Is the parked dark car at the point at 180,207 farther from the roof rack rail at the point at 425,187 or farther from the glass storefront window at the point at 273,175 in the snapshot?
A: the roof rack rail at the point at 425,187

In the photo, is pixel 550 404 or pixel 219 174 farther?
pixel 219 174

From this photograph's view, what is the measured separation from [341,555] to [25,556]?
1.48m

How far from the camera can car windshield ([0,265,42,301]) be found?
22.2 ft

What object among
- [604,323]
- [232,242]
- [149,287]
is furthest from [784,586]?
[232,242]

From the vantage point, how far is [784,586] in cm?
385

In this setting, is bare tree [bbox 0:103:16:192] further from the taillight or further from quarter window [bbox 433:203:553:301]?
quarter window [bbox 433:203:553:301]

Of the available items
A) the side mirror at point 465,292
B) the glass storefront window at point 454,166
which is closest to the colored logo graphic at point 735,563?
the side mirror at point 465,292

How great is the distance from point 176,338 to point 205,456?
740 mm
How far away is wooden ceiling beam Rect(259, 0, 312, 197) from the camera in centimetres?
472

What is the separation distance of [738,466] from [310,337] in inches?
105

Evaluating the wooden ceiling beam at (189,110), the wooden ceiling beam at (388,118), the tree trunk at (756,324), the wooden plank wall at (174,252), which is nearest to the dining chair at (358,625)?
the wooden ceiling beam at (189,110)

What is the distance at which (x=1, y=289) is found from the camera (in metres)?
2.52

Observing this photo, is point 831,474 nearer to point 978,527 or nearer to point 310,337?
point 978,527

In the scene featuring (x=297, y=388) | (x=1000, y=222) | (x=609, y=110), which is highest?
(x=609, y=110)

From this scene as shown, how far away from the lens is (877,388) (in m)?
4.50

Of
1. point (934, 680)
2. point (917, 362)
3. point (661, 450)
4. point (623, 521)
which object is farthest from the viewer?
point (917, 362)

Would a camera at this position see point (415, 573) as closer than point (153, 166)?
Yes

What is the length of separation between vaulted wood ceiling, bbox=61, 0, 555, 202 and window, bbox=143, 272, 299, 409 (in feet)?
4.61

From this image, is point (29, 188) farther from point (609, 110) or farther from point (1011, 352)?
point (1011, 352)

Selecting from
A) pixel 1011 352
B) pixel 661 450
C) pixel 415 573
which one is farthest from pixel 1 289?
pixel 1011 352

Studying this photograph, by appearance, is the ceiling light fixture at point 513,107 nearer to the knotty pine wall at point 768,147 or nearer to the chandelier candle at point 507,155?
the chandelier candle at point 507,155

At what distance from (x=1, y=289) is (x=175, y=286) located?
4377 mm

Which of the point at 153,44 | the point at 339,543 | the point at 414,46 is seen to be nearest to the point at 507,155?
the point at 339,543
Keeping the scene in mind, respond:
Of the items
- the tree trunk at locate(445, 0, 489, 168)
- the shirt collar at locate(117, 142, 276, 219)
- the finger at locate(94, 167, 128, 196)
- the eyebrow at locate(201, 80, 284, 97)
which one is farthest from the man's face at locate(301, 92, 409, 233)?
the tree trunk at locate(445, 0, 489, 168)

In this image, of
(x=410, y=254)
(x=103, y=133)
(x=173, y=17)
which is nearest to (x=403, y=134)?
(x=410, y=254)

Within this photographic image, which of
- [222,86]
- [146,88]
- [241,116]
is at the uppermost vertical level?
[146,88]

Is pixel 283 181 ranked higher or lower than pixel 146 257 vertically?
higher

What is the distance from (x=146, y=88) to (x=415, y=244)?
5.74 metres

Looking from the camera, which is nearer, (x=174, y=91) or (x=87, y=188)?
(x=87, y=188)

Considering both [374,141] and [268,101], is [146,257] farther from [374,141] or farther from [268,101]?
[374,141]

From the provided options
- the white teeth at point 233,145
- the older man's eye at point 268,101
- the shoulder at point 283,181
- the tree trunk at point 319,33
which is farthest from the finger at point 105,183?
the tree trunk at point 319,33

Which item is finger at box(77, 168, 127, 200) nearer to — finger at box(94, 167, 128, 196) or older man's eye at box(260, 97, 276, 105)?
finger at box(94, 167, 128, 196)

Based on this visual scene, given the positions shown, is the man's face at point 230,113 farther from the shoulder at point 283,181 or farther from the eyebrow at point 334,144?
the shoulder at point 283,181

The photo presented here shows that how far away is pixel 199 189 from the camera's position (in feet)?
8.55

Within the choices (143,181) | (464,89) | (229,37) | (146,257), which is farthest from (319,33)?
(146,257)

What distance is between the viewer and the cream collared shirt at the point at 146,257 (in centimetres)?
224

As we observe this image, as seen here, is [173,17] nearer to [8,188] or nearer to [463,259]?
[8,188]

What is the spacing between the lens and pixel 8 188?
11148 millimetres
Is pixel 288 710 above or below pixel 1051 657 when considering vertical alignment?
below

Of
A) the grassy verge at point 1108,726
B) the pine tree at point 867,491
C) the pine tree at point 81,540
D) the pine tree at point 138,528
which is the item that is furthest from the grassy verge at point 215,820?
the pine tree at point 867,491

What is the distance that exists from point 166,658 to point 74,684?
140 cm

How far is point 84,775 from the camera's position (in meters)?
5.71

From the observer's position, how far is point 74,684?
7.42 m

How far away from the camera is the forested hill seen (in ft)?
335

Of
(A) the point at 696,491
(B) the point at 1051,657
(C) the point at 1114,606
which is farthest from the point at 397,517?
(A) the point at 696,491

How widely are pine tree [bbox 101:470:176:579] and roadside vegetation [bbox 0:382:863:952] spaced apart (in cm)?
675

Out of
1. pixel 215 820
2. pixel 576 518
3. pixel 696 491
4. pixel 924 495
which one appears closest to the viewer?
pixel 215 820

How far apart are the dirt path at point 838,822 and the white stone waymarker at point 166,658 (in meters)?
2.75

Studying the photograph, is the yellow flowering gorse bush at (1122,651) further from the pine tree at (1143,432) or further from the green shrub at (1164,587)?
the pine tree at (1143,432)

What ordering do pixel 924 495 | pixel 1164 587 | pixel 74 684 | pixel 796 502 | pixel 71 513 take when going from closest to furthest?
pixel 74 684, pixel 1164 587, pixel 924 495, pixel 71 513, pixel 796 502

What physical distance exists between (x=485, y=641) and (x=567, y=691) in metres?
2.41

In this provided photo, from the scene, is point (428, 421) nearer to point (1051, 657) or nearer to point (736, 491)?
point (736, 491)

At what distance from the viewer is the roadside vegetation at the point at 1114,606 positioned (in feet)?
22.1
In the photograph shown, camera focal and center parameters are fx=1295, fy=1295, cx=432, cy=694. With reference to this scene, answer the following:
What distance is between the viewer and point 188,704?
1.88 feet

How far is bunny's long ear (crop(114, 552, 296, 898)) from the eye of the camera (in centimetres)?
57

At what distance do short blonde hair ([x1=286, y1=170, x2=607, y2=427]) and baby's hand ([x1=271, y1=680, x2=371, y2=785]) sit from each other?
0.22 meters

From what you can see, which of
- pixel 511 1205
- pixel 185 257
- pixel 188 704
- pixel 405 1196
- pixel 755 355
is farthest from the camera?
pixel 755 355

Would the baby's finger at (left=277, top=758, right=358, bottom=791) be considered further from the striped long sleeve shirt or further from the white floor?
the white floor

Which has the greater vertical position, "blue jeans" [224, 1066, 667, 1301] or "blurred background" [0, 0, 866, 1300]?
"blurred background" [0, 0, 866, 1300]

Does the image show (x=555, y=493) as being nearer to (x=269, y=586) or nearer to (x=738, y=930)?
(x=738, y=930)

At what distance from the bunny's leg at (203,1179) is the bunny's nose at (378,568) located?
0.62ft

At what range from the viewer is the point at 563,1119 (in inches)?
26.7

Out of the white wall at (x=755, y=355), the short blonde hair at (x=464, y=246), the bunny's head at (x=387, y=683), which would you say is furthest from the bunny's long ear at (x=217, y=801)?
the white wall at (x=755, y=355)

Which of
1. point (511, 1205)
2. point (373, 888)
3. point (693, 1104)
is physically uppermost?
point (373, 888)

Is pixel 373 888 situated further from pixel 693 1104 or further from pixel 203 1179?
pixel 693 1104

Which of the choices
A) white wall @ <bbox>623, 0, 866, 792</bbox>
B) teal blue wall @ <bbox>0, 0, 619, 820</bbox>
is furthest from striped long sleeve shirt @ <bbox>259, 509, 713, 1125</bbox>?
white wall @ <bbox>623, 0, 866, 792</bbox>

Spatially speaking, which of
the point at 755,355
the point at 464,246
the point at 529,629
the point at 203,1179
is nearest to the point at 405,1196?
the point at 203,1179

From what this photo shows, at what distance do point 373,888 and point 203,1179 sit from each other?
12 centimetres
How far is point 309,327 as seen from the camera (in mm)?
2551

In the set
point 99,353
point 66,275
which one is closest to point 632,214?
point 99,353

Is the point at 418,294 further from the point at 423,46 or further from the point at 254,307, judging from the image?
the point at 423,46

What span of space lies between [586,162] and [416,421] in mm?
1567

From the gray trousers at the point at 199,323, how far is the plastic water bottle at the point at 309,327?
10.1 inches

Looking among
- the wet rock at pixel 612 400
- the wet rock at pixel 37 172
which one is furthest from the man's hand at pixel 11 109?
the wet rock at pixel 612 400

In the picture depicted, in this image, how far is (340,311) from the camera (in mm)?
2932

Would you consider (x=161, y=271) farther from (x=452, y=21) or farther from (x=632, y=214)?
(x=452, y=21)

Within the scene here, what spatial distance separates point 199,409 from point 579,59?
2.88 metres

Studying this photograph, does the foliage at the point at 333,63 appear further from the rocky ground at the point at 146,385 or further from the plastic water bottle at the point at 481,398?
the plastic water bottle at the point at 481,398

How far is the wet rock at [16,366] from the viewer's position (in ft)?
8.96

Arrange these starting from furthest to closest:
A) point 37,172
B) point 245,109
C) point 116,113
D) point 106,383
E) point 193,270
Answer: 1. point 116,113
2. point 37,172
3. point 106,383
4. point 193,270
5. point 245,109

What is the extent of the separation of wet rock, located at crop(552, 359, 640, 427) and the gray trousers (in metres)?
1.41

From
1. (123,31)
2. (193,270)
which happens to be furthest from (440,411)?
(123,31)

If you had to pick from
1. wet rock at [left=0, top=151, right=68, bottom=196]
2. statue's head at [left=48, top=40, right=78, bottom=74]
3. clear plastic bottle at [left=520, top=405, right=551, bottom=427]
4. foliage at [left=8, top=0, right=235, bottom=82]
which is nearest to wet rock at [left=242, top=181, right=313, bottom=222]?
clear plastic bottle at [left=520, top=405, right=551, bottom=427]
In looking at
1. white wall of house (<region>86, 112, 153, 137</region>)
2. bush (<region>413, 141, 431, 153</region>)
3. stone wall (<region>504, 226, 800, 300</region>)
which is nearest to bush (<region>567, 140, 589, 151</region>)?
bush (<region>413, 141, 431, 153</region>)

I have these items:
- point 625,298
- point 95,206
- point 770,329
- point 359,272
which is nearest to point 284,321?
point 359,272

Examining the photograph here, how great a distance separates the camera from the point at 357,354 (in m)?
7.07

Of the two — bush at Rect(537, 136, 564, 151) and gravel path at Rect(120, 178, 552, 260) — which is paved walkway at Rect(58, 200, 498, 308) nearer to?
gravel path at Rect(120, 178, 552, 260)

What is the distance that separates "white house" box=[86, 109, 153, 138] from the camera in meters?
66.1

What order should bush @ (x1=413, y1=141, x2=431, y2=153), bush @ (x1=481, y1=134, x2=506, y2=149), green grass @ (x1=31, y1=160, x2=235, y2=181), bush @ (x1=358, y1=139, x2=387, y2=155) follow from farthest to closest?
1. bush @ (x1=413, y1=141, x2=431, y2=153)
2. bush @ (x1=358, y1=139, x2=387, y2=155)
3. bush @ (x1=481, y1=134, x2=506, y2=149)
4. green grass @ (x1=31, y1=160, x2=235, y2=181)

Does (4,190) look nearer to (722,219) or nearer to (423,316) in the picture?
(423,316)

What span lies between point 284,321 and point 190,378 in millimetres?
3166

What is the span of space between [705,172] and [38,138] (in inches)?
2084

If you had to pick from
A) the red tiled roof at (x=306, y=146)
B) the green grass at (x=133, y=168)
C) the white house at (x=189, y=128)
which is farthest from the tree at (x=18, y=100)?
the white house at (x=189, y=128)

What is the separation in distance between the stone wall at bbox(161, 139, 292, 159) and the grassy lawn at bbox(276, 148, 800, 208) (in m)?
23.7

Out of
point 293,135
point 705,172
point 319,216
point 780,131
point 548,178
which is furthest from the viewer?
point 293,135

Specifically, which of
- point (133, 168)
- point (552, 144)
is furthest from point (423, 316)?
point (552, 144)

--------------------

_EXERCISE DIRECTIONS_. Convert the records, from the start through the line containing "A: the roof rack rail at the point at 425,187", into a numbered list, leaving out any blank lines.

_SOLUTION FOR THIS PROBLEM_.
1. Is the parked dark car at the point at 180,207 farther from the roof rack rail at the point at 425,187 or farther from the glass storefront window at the point at 273,175 in the snapshot?
2. A: the roof rack rail at the point at 425,187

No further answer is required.